**Problem statement:**
Transcribe the passage of the golf article below from "Editor’s Note: This" up to and including "Lone Star Golf.", word for word.

**Excerpt:**
- - - - - - -
Editor’s Note: This is Part 1 of 3 in our “The Game’s Inherent Bond”
series about how golf connects people in unexpected and wonderful ways. Look
for Parts 2 and 3 in upcoming issues of Lone Star Golf.
Dave Wood had no clue how his life would change
when Brede Kelfos, the manager at the brokerage firm where Dave worked, invited
him to play golf on a Saturday morning at Memorial Park Golf Course in Houston.
An eternal optimist who approached each day like he had life figured out, Dave
rarely saw reason to be stressed or upset. And now he just scored a weekend
invite to play Memorial Park, one of the best and toughest courses to get on in
the city. Attitude accounts for a lot in life, and these kinds of things
happened to Dave, the laid-back, middle-aged guy who put the “happy” in happy-go-lucky. As he said, landing a 10
a.m. Saturday tee time at Memorial Park, especially in April, was “pure gold.”
He didn’t know the half of it.
Jan Bartholomew was just learning to play golf.
An avid runner and high-powered executive who regularly logged 70-hour work
weeks, golf was a perfect fit for her ultra-competitive, obsessive personality.
For Jan, if you’re not five minutes early to an appointment, then you’re
already late. She managed the details of her life down to the half-minute. When Brede,
also a friend of Jan’s, invited her and another friend – the two towering blondes
looked like sisters – to play a round of golf at Memorial Park, the fateful foursome
Golf brings people together in unexpected and
wonderful ways. There’s something special about our game that promotes fast friendships.
It creates unspoken bonds between strangers. Maybe it’s the long hours together
in pursuit of a common, fleeting goal. Golf is a difficult game. We know that,
and because we do, perhaps it’s why we’re eager to befriend other golf-addicted
The themes of honesty and sportsmanship that are
stitched into the fabric of the game also might work to bridge relationships
between people who otherwise might never have a conversation. It could be that,
more often than not, most golfers simply are good people. Whatever it is –
probably a combination of all the above – golf builds connections.
It can even unite the most polar of opposites.
“I gotta tell you,” Dave’s friend Brede told him,
“we’re playing with two women.”
“I was like, ‘Two women? Really?’ Ah, crap,” Dave
said, admitting to being less than thrilled at the idea.
When Dave saw the two blondes walking toward the
first tee box at Memorial Park on that April morning in 2005, however, his tune
changed. “I was like, ‘Oh, two women. Oh, wow!’”
The next four and a half hours went by in a blur. Dave
and Jan both recall playing well, but neither remembers their scores. What they
remember is laughing. They remember watching each other out of the corners of
their eyes. They remember how they felt when they said good-bye at the end of
the day. They remember that special feeling when you meet someone new.
With golf as the backdrop, Dave and Jan, two people
who couldn’t be more different, hit it off. She liked his carefree attitude and
easy, boyish smile. He liked just about everything about her.
“We ended up playing together a couple more
times,” said Dave, who is now retired and spends much of his time playing golf and
planning couples golf trips. “I was definitely impressed with her. I think our
first official date was a couple months later. She asked me out. We went to
play golf at Sienna Plantation.”
- - - - - - -
**Records shown:**
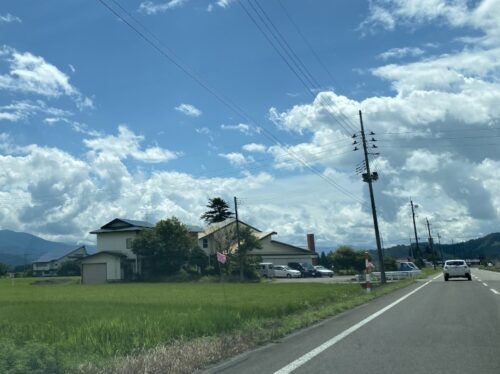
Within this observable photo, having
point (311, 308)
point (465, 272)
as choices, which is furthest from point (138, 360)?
point (465, 272)

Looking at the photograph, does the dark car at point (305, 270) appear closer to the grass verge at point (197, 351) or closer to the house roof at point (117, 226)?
the house roof at point (117, 226)

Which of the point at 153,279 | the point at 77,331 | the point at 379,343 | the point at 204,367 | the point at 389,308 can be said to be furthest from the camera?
the point at 153,279

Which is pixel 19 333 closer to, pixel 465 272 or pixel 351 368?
pixel 351 368

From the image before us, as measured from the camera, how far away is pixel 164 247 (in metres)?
58.2

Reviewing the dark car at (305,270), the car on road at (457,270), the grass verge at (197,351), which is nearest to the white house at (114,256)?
the dark car at (305,270)

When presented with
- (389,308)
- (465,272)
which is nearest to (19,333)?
(389,308)

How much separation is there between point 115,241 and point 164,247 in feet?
31.5

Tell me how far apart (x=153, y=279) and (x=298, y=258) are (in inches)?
1075

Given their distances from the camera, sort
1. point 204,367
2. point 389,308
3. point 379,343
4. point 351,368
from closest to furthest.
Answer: point 351,368 < point 204,367 < point 379,343 < point 389,308

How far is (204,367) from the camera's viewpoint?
816cm

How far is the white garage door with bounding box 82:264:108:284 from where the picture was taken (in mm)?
60625

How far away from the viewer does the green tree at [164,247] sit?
5841 cm

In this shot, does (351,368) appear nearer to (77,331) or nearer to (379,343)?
(379,343)

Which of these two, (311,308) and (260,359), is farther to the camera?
(311,308)
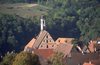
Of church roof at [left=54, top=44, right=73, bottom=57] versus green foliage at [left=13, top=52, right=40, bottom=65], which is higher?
green foliage at [left=13, top=52, right=40, bottom=65]

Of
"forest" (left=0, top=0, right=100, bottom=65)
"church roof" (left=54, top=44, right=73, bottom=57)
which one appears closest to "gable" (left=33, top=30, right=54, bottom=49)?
"forest" (left=0, top=0, right=100, bottom=65)

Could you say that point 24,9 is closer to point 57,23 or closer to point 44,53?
point 57,23

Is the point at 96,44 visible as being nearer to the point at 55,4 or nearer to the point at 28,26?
the point at 28,26

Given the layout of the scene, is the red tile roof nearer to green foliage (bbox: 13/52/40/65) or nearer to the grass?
green foliage (bbox: 13/52/40/65)

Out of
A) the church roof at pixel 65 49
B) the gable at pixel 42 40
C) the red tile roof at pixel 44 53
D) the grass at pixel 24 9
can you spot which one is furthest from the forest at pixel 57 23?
Answer: the red tile roof at pixel 44 53

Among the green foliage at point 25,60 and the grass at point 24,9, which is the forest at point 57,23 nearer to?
the grass at point 24,9

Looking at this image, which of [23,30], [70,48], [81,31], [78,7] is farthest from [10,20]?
[70,48]
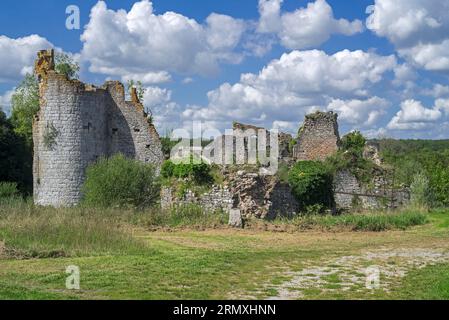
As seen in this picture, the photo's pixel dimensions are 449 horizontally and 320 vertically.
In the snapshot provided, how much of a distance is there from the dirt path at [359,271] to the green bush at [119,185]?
12.4m

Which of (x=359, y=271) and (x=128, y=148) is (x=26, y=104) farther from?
(x=359, y=271)

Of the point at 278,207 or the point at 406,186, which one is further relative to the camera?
the point at 406,186

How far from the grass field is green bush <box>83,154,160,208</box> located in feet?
6.51

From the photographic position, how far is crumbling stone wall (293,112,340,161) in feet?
111

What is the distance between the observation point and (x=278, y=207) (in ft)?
86.2

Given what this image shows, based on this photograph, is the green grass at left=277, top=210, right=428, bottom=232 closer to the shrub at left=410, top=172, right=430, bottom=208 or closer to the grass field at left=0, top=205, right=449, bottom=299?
the grass field at left=0, top=205, right=449, bottom=299

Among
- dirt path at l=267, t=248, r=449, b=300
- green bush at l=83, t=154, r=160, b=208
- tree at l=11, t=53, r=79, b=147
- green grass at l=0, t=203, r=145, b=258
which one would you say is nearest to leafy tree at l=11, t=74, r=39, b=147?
tree at l=11, t=53, r=79, b=147

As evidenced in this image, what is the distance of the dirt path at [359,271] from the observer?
10664mm

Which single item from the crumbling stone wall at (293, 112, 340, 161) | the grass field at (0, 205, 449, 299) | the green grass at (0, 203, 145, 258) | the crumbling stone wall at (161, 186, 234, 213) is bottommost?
the grass field at (0, 205, 449, 299)

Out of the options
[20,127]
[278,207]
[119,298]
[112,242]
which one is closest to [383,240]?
[278,207]
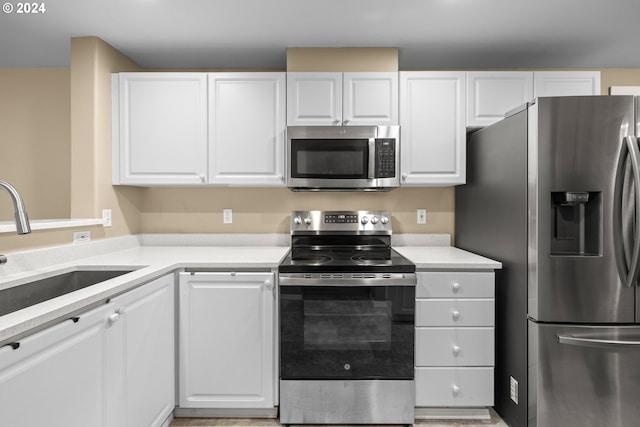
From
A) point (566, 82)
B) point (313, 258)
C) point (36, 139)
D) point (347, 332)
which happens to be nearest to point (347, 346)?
point (347, 332)

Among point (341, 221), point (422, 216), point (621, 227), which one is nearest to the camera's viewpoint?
point (621, 227)

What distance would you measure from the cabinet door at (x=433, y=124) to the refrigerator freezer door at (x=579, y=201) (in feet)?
2.32

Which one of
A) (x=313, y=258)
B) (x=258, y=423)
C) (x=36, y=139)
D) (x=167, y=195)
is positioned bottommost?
(x=258, y=423)

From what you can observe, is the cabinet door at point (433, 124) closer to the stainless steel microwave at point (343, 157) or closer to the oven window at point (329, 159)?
→ the stainless steel microwave at point (343, 157)

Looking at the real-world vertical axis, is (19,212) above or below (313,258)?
above

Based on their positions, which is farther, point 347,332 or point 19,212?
point 347,332

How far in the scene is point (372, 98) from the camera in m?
2.41

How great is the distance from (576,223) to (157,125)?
2.56 metres

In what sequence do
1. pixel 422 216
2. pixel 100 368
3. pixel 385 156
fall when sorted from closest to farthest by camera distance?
pixel 100 368 → pixel 385 156 → pixel 422 216

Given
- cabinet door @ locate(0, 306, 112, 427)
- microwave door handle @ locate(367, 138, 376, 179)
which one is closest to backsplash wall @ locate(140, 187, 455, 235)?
microwave door handle @ locate(367, 138, 376, 179)

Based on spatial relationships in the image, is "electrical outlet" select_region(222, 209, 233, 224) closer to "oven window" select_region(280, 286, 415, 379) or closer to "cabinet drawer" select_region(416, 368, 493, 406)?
"oven window" select_region(280, 286, 415, 379)

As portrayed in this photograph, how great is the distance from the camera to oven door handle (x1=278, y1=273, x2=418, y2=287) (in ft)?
6.40

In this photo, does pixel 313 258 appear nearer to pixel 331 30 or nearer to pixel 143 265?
pixel 143 265

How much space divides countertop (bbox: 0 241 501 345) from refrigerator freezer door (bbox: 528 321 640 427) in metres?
0.47
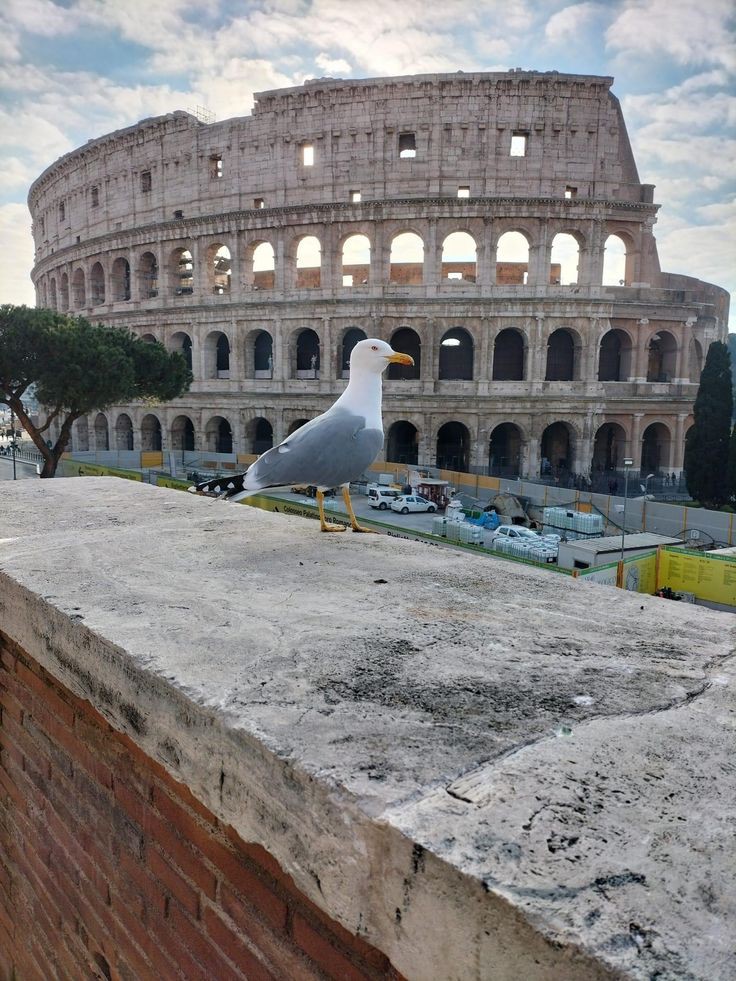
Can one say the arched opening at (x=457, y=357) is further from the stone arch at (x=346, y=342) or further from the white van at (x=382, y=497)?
the white van at (x=382, y=497)

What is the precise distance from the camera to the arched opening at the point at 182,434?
29719 mm

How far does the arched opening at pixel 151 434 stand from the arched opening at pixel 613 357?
20.2 metres

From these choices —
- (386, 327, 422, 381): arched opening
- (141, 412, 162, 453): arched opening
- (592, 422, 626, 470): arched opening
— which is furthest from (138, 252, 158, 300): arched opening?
(592, 422, 626, 470): arched opening

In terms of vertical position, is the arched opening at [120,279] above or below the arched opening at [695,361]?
above

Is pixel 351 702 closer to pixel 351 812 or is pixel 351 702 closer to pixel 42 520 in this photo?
pixel 351 812

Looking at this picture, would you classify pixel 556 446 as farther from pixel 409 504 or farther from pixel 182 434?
pixel 182 434

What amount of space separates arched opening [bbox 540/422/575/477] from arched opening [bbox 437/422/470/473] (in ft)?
11.0

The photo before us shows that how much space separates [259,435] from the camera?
29.7 metres

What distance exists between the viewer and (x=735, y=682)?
4.72ft

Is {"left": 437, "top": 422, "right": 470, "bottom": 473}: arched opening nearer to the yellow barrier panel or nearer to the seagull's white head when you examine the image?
the yellow barrier panel

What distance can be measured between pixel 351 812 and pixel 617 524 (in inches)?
693

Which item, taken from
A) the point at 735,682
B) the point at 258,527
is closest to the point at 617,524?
the point at 258,527

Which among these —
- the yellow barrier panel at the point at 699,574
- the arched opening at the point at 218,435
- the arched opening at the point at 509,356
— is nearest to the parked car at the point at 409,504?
the yellow barrier panel at the point at 699,574

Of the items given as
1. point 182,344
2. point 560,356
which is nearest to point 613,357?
point 560,356
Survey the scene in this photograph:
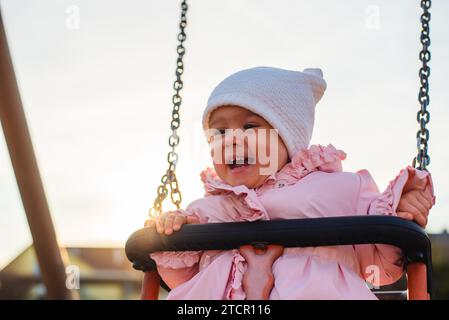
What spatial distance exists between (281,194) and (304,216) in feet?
0.22

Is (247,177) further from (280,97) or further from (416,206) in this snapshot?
(416,206)

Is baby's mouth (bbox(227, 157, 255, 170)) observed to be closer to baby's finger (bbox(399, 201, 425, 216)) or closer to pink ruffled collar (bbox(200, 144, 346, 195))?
pink ruffled collar (bbox(200, 144, 346, 195))

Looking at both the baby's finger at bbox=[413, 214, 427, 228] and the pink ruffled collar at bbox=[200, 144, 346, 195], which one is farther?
the pink ruffled collar at bbox=[200, 144, 346, 195]

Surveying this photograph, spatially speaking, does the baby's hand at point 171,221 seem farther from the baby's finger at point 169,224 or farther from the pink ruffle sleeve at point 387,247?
the pink ruffle sleeve at point 387,247

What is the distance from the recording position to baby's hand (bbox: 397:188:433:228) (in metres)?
1.24

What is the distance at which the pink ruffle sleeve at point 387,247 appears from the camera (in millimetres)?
1247

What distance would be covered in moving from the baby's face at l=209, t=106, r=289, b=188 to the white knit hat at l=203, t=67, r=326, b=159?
0.02 meters

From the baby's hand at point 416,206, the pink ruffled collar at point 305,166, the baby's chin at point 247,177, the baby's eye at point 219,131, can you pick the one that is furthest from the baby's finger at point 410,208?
the baby's eye at point 219,131

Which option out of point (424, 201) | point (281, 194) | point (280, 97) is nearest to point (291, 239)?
point (281, 194)

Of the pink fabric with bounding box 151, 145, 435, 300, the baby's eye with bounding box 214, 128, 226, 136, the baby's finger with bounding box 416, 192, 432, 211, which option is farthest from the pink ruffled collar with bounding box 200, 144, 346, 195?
the baby's finger with bounding box 416, 192, 432, 211

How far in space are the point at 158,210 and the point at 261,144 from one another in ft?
0.95
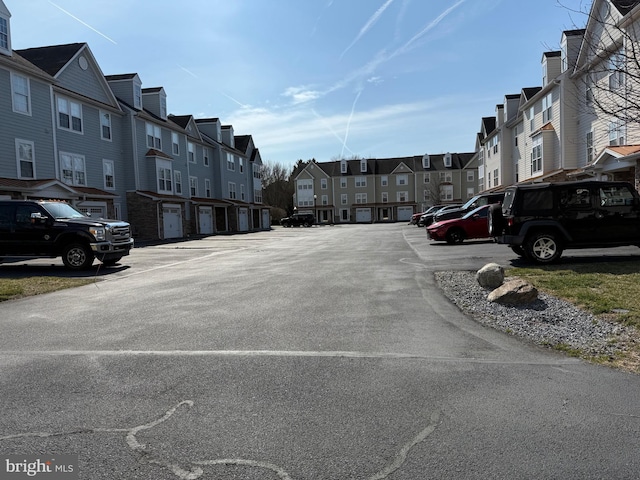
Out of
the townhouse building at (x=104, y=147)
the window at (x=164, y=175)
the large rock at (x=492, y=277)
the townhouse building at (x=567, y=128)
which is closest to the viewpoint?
the large rock at (x=492, y=277)

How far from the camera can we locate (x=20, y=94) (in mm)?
22328

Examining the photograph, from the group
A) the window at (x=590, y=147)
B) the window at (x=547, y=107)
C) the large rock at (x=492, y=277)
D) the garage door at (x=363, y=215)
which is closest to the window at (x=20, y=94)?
the large rock at (x=492, y=277)

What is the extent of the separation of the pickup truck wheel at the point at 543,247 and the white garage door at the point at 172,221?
2699 centimetres

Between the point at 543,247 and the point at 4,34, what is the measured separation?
26204 millimetres

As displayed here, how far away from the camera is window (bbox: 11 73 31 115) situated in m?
21.9

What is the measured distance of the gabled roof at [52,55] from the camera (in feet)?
83.1

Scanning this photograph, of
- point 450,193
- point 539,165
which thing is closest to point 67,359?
point 539,165

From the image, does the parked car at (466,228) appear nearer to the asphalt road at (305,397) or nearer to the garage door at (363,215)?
the asphalt road at (305,397)

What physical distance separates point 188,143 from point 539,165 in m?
30.0

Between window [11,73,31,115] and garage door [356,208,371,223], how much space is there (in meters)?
62.0

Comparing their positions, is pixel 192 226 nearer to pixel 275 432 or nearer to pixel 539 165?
pixel 539 165

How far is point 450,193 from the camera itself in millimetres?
76938

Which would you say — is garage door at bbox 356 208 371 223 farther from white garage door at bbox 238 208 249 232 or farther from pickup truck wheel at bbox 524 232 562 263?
pickup truck wheel at bbox 524 232 562 263

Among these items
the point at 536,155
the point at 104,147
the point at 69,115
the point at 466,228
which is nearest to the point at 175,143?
the point at 104,147
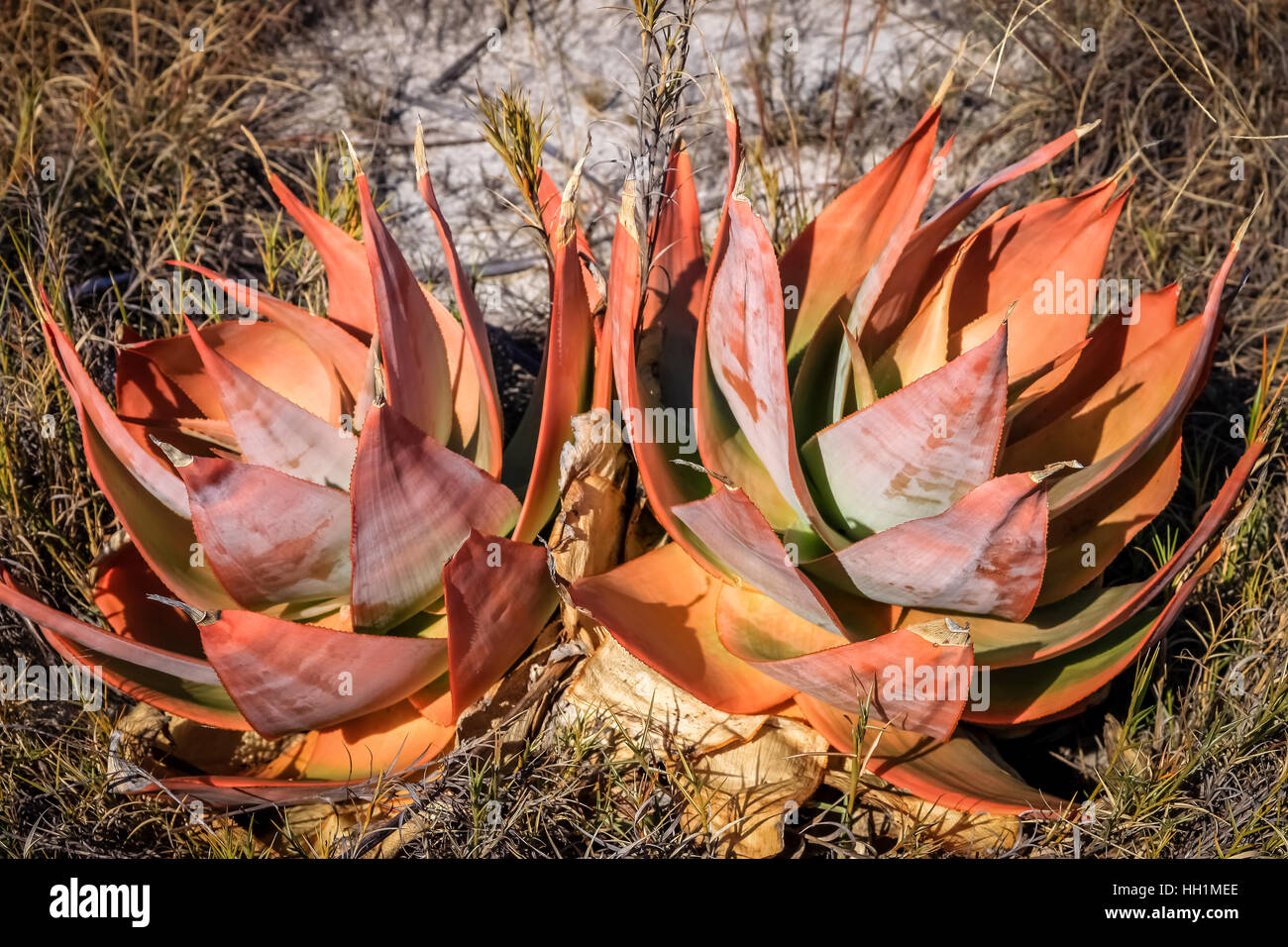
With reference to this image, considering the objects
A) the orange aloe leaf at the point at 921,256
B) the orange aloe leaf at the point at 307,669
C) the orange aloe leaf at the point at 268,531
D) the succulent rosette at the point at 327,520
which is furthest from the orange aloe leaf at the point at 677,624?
the orange aloe leaf at the point at 921,256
- - - - - - -
**Written answer:**
Editor’s Note: This is Part 1 of 3 in our “The Game’s Inherent Bond”
series about how golf connects people in unexpected and wonderful ways. Look
for Parts 2 and 3 in upcoming issues of Lone Star Golf.